Restricted cubic splines
The restricted cubic splines were employed to better characterize and graphically represent the relationship between the TyG-BMI index and in-hospital mortality. As illustrated in Fig. 3, a non-linear correlation was noted between TyG-BMI index and in-hospital mortality. Specifically, the mortality risk initially decreased within the lower spectrum of TyG-BMI, to a nadir at a TyG-BMI index value of approximately 243, and then elevated steeply (P for overall < 0.001, P for non-linearity = 0.003).
Relationship between the TyG-BMI index and in-hospital mortality.
Discussion
The objective of this investigation was to scrutinize the correlation of TyG-BMI index with clinical prognoses amongst a demographic of acutely ill patients afflicted with AP. Following adjustment for confounders, our findings indicated that escalated TyG-BMI values were closely linked with an upsurge in all-cause mortality both within ICU settings and overall hospitalization among these individuals. As such, the TyG-BMI index might be instrumental as a prognostic indicator for healthcare providers, potentially serving as an independent marker of mortality in the context of AP. Our findings align with studies demonstrating the prognostic value of TyG-BMI in various clinical contexts. TyG-BMI has shown associations with cardiovascular outcomes20,21,22, stroke risk23,24, and mortality in critical care settings25,26. It has also been linked to coronary artery disease severity16,20 and long-term outcomes in heart failure21. Our study extends the utility of TyG-BMI to AP.

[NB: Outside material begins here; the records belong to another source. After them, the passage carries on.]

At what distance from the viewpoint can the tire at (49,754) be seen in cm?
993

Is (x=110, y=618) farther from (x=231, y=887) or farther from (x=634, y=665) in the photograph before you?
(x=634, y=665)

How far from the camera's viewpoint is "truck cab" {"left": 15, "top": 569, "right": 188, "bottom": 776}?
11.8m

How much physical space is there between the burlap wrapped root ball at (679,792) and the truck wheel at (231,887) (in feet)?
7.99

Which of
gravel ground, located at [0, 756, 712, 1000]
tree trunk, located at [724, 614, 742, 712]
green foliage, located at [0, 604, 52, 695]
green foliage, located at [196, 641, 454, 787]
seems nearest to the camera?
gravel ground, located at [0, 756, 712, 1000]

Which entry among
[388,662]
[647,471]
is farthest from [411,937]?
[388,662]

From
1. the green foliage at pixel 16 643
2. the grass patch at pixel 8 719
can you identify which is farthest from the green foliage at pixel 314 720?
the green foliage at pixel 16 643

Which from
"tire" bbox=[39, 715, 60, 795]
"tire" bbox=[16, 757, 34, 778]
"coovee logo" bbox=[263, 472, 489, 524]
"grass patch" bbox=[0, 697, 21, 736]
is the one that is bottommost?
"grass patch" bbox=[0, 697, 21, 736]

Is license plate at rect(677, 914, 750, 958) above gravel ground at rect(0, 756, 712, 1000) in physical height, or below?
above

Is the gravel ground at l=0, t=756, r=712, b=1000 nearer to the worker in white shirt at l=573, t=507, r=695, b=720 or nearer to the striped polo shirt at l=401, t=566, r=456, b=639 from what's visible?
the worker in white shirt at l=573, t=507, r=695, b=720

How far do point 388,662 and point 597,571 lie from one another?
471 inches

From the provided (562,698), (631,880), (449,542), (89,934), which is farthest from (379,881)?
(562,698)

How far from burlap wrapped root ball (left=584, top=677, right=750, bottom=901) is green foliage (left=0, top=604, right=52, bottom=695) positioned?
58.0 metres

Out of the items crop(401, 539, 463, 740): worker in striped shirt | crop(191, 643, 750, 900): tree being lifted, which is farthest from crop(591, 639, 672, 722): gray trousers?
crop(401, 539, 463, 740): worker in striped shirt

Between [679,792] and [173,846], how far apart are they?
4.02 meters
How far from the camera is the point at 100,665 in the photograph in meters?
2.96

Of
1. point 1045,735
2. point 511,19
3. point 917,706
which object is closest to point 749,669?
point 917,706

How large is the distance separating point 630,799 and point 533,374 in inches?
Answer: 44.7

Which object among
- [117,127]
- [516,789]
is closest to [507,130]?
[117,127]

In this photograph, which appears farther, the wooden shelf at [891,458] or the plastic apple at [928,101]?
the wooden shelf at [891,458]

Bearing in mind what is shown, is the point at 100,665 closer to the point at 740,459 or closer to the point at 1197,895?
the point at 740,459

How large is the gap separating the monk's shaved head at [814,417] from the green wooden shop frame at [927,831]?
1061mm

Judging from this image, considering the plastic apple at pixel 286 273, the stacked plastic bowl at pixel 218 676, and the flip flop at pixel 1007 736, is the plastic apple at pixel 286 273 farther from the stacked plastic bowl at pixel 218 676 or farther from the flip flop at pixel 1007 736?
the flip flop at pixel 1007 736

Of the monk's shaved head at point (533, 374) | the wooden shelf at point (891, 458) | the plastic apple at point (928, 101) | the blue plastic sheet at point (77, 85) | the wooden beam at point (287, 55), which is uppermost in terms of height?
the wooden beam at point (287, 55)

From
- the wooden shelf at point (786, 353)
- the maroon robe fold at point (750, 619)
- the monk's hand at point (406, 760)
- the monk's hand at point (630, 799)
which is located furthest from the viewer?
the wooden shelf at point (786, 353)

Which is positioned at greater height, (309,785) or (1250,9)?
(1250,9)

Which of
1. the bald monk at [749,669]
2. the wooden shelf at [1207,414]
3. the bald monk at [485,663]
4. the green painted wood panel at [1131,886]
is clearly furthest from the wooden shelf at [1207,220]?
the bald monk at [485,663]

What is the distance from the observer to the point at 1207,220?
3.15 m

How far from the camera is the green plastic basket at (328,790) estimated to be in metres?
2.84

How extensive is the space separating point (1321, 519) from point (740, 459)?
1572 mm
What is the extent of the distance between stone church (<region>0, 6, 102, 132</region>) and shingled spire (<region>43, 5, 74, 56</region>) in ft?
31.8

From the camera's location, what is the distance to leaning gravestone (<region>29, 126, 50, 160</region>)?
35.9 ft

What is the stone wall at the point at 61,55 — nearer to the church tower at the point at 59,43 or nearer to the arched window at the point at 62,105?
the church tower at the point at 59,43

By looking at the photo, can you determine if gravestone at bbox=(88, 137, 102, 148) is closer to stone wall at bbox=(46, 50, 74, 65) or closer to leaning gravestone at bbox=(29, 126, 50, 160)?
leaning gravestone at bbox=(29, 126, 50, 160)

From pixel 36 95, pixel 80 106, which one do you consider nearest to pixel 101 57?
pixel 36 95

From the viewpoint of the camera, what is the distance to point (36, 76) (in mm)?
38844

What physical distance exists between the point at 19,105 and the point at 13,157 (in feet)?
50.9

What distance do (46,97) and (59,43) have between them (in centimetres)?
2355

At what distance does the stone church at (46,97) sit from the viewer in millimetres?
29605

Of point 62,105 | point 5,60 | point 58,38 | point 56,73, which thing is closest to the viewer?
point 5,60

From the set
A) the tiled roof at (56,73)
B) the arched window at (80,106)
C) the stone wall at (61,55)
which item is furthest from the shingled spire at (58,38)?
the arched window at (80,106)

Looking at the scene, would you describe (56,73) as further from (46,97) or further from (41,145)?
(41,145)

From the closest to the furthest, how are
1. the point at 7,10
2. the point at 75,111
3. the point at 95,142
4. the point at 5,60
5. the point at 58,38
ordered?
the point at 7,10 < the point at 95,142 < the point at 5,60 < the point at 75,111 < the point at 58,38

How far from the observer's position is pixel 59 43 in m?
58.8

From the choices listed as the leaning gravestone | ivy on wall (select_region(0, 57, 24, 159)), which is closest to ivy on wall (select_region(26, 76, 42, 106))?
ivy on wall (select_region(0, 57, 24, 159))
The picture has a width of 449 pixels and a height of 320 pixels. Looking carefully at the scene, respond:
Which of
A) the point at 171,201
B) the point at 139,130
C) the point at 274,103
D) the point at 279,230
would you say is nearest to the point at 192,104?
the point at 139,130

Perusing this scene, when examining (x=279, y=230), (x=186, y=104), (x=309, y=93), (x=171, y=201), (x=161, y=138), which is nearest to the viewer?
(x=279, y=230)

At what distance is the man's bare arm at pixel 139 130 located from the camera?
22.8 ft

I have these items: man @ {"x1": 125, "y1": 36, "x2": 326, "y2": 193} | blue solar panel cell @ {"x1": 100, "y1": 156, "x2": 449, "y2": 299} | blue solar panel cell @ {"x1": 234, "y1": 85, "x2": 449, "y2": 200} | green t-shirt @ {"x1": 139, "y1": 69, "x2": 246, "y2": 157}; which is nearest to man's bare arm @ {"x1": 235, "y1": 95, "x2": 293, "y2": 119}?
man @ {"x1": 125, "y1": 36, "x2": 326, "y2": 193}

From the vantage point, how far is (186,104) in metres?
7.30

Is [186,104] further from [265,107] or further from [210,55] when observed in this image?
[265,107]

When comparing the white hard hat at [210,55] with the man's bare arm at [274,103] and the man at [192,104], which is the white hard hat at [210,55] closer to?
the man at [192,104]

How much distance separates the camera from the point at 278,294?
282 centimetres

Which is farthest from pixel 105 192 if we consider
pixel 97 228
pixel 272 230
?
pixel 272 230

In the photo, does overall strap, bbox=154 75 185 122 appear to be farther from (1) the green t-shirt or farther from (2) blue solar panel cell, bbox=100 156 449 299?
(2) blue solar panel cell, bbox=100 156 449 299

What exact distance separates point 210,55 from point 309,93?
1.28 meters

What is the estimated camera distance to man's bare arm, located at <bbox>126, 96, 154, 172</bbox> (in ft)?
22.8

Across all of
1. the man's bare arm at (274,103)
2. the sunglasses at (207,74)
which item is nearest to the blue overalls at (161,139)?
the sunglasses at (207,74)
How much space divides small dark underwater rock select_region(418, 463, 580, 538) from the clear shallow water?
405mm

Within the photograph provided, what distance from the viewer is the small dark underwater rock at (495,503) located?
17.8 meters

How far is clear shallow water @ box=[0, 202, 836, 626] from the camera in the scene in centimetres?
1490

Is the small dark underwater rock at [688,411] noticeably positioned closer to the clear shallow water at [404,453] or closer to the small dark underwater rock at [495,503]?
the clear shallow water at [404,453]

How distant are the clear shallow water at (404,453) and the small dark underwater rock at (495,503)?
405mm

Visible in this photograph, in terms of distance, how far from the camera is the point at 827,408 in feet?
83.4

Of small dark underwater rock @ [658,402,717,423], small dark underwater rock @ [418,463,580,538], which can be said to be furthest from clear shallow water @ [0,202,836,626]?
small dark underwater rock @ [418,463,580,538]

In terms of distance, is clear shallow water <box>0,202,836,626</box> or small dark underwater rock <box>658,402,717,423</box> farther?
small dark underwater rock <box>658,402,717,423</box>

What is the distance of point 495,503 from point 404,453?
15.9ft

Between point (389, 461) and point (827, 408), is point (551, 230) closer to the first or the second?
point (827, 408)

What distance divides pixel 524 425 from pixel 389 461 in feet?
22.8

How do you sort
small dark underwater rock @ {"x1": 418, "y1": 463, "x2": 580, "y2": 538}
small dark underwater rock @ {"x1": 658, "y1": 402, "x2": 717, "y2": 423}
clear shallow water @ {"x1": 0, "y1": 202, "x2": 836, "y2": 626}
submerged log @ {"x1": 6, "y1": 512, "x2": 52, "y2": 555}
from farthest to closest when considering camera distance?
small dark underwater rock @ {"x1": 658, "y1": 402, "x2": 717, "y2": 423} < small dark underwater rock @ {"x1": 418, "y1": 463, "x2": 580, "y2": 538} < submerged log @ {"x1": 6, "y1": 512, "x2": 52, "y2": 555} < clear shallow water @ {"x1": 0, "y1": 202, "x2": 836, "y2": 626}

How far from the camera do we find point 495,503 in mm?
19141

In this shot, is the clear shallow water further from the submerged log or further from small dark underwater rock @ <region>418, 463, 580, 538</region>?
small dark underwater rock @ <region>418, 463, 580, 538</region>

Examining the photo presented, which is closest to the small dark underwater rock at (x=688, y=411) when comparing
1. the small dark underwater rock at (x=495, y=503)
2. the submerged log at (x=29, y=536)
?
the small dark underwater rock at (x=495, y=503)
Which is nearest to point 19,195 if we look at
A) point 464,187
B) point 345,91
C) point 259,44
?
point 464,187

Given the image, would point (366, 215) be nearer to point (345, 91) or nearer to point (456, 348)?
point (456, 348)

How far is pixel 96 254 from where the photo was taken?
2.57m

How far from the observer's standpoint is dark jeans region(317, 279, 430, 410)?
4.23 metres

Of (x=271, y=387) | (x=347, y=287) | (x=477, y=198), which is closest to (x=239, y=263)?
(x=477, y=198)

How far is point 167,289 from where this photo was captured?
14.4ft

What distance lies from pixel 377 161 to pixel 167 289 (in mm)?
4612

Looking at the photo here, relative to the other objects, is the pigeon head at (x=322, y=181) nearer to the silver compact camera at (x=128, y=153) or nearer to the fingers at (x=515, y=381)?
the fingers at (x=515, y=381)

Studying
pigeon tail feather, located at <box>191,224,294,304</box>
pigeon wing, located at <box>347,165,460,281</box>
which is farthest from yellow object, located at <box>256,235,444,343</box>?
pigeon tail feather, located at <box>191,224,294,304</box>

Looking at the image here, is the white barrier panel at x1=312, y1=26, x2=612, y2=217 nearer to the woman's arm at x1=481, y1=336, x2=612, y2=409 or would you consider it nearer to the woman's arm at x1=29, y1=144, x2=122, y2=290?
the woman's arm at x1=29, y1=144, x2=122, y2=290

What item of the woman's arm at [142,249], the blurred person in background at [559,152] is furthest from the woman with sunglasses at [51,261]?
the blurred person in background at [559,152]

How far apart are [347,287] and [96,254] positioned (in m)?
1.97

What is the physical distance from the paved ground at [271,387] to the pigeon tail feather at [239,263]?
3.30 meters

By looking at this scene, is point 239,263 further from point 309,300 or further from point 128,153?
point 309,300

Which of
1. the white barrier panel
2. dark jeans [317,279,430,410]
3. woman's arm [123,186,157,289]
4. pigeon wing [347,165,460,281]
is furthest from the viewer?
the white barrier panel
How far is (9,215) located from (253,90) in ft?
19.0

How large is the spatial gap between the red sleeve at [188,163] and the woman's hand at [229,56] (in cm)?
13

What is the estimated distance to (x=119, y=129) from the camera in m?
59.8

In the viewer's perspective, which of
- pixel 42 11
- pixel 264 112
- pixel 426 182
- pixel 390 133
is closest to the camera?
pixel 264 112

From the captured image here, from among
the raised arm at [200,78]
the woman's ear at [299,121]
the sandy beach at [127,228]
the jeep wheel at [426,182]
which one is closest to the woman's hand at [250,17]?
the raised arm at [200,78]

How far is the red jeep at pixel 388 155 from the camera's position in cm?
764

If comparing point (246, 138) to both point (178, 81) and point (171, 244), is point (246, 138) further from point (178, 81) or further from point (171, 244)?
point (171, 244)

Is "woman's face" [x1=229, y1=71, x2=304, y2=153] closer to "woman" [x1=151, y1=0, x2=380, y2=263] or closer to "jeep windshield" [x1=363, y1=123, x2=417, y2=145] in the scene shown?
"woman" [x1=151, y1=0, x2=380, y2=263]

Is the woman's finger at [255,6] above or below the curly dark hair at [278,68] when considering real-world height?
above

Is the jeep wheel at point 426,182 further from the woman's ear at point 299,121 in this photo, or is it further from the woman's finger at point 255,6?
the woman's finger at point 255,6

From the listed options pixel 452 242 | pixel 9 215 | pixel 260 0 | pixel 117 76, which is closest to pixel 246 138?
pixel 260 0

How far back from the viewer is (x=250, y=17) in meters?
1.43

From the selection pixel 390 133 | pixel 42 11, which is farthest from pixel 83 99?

The pathogenic mechanisms underlying AP significantly involve inflammation within the peripancreatic adipose tissue27. IR, as a protracted, low-grade inflammatory state, is typified by heightened systemic concentrations of pro-inflammatory cytokines28,29. This increase in pro-inflammatory cytokines further intensifies inflammation following the initial trigger and magnifies damage to the pancreas and other organs, resulting in systemic inflammatory response syndrome, organ failure, and local complications. Obesity and diabetes, which serve as representative markers of metabolic disorders, have been strongly linked to the occurrence and progress of AP30,31. The association between TyG-BMI and mortality in our study could be attributed to its capture of both lipid metabolism and obesity32, which are crucial factors in the pathogenesis of AP33. Additionally, insulin resistance, reflected by TyG-BMI13,34, may exacerbate the inflammatory response in AP34.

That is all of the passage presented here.